Dehydration is a clinical condition that occurs when the amount of water the body receives is not sufficient to replace the amount of water lost due to the body’s normal metabolic processes, such as sweating and urination.
“During Ramadan, people abstain from drinking and eating for a long period of time and dehydration can occur. However, the risk of dehydration is heightened when you add factors that can increase water loss, such as exposure to hot weather, excessive sweating, and loss of water through vomiting due to illnesses,” he said.
Common symptoms of dehydration include a dry mouth, dark and discoloured urine, general body weakness, headaches, cramping, inability to focus, nausea, and dizziness.
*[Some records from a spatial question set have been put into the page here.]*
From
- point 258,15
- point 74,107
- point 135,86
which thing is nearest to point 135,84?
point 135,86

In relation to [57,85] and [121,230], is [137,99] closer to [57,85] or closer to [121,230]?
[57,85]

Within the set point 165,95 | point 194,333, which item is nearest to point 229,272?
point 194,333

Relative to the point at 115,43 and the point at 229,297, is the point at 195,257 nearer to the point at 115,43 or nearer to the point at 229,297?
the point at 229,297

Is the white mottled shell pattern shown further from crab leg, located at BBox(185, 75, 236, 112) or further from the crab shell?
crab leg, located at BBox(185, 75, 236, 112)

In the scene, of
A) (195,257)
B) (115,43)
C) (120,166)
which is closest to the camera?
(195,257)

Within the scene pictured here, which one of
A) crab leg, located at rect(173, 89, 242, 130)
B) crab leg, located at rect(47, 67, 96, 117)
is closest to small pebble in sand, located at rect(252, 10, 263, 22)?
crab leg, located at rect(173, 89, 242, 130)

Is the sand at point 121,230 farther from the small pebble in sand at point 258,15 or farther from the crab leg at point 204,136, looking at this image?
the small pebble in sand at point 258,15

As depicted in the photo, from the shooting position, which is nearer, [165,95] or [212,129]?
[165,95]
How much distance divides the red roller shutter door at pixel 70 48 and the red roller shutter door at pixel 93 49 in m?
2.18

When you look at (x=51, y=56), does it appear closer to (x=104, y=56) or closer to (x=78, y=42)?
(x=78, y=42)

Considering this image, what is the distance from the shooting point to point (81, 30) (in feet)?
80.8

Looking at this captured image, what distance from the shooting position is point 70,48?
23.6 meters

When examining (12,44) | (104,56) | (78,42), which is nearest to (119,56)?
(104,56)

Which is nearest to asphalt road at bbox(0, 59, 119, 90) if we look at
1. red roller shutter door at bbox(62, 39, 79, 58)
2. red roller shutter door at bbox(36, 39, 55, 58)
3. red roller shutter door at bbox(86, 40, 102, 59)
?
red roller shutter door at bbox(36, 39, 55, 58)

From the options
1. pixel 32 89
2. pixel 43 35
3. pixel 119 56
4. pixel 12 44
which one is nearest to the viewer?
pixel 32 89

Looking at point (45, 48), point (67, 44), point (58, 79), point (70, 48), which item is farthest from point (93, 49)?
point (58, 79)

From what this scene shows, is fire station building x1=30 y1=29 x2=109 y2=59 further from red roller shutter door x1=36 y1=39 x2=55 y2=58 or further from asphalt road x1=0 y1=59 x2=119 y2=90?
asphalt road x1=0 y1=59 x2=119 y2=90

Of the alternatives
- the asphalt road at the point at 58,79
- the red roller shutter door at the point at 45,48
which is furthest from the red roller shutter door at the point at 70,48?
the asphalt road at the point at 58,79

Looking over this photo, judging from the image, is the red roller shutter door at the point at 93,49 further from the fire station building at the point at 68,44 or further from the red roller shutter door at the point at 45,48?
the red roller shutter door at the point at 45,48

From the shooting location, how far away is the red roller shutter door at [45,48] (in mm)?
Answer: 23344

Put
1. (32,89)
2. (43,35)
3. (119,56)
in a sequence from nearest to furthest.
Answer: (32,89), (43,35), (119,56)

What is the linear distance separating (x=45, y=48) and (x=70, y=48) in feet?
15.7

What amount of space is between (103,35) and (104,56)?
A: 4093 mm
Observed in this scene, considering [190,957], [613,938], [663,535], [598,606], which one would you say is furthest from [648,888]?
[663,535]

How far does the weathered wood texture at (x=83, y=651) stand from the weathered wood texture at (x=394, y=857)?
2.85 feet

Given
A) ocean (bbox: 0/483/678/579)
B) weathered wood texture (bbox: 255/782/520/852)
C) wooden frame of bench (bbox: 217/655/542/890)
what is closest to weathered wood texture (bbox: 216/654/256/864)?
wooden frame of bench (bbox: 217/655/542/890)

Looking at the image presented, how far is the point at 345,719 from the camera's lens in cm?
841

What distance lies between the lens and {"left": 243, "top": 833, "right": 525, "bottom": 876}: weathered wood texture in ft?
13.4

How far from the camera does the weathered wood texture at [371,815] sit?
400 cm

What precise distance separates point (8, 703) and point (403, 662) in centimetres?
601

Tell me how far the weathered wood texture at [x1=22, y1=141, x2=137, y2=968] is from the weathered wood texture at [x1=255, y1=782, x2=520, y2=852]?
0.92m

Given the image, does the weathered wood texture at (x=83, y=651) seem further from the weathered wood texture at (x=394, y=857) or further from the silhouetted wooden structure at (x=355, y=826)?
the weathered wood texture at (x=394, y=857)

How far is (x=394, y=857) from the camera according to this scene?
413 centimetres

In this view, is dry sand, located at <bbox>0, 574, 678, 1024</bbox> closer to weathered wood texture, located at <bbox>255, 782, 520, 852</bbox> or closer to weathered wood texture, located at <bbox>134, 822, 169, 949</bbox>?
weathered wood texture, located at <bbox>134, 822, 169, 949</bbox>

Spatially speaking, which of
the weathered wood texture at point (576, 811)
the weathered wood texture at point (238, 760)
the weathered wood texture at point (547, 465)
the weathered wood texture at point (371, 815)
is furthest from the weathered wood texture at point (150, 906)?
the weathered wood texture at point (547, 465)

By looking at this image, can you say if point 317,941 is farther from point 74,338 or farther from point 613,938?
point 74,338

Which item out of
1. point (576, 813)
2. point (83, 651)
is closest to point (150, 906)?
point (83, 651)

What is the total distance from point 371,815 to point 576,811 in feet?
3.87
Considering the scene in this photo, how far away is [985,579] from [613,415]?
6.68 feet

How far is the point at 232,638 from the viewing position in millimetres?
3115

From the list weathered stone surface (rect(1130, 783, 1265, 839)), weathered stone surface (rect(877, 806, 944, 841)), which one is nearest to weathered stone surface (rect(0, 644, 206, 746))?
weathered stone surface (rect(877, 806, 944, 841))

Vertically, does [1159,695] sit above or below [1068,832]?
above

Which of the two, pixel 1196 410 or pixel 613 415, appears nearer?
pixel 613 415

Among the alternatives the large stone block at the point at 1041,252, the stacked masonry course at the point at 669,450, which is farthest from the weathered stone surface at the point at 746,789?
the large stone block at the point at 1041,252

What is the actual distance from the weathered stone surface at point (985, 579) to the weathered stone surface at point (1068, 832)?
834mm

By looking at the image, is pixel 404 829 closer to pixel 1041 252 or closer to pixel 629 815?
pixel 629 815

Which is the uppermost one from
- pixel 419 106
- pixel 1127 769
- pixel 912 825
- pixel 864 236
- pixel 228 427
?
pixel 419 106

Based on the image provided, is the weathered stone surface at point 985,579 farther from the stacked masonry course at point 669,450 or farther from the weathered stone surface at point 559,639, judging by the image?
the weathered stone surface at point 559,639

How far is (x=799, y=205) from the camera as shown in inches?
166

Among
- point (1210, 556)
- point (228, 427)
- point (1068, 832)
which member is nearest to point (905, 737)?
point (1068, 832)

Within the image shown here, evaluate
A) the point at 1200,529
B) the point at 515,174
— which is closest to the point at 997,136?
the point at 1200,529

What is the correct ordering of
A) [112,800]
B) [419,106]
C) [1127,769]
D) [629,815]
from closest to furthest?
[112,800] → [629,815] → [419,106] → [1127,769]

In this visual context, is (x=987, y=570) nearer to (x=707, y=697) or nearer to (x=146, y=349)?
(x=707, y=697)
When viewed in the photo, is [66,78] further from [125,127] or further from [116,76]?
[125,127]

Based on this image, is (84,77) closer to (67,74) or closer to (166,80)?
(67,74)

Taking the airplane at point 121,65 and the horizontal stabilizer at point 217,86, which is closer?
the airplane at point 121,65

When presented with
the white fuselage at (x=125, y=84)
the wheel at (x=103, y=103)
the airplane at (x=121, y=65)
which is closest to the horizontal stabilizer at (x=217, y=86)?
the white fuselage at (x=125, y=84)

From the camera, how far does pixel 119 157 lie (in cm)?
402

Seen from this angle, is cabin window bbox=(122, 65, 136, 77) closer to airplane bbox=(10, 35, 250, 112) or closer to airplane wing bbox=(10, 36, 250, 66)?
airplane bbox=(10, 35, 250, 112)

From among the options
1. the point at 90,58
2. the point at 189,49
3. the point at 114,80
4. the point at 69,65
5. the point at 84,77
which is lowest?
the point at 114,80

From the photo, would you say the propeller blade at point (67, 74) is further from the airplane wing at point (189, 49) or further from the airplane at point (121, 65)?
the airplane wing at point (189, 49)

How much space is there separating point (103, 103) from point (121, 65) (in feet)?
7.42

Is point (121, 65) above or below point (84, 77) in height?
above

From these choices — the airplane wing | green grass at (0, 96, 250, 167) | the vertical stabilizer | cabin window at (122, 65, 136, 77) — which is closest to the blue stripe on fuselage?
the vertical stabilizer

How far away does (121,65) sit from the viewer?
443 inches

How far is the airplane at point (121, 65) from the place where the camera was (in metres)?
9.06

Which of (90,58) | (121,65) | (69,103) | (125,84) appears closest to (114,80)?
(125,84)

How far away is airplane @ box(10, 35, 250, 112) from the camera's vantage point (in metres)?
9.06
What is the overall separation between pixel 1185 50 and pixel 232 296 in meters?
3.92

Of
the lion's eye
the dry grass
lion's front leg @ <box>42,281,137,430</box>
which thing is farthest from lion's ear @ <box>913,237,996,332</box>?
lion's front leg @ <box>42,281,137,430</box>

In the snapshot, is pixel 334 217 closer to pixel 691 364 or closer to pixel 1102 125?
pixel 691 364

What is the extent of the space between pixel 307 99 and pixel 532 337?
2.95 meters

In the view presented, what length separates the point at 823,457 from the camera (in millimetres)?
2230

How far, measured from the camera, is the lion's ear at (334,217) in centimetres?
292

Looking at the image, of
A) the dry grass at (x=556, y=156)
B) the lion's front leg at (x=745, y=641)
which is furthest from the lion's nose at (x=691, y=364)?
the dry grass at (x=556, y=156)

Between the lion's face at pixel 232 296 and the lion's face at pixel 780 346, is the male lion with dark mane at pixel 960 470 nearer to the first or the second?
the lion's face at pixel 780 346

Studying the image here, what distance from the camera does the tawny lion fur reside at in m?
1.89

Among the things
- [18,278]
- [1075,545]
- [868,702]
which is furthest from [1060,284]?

In severe cases, dehydration can lead to decreased levels of consciousness and low blood pressure.
“Individuals most at risk of dehydration during Ramadan include those with chronic illnesses like diabetes and kidney diseases, the elderly, patients with heart disease, and those taking multiple medications such as diuretics, which increase the production of urine. Individuals who work or play sports outdoors during daylight hours are also very susceptible to becoming dehydrated,” he said.
Officials at HMC are asking the public to watch out for more vulnerable members of the community, especially if the weather is very warm. Individuals with a low fitness level and those who have experienced a heat illness in the past are also at increased risk of dehydration.
Dr Gafoor says the first line of defence in treating dehydration is staying hydrated. He recommends consuming ample amounts of fluids during non-fasting hours and suggests that those who play sports take time to warm up before exercising so the body becomes accustomed to the heat and the increased level of activity. He also recommended taking regular breaks during training sessions.
“For patients we treat for dehydration in the Emergency Department, our priority is replacing lost fluids. Most cases of dehydration can be treated by encouraging the use of oral fluids but in more severe cases intravenous fluid administration is required,” he said.
Dr Gafoor recommends drinking at least eight to ten glasses of water between Iftar and Suhoor, noting this is the minimum amount required for the kidneys to perform the essential function of removing waste products from the blood.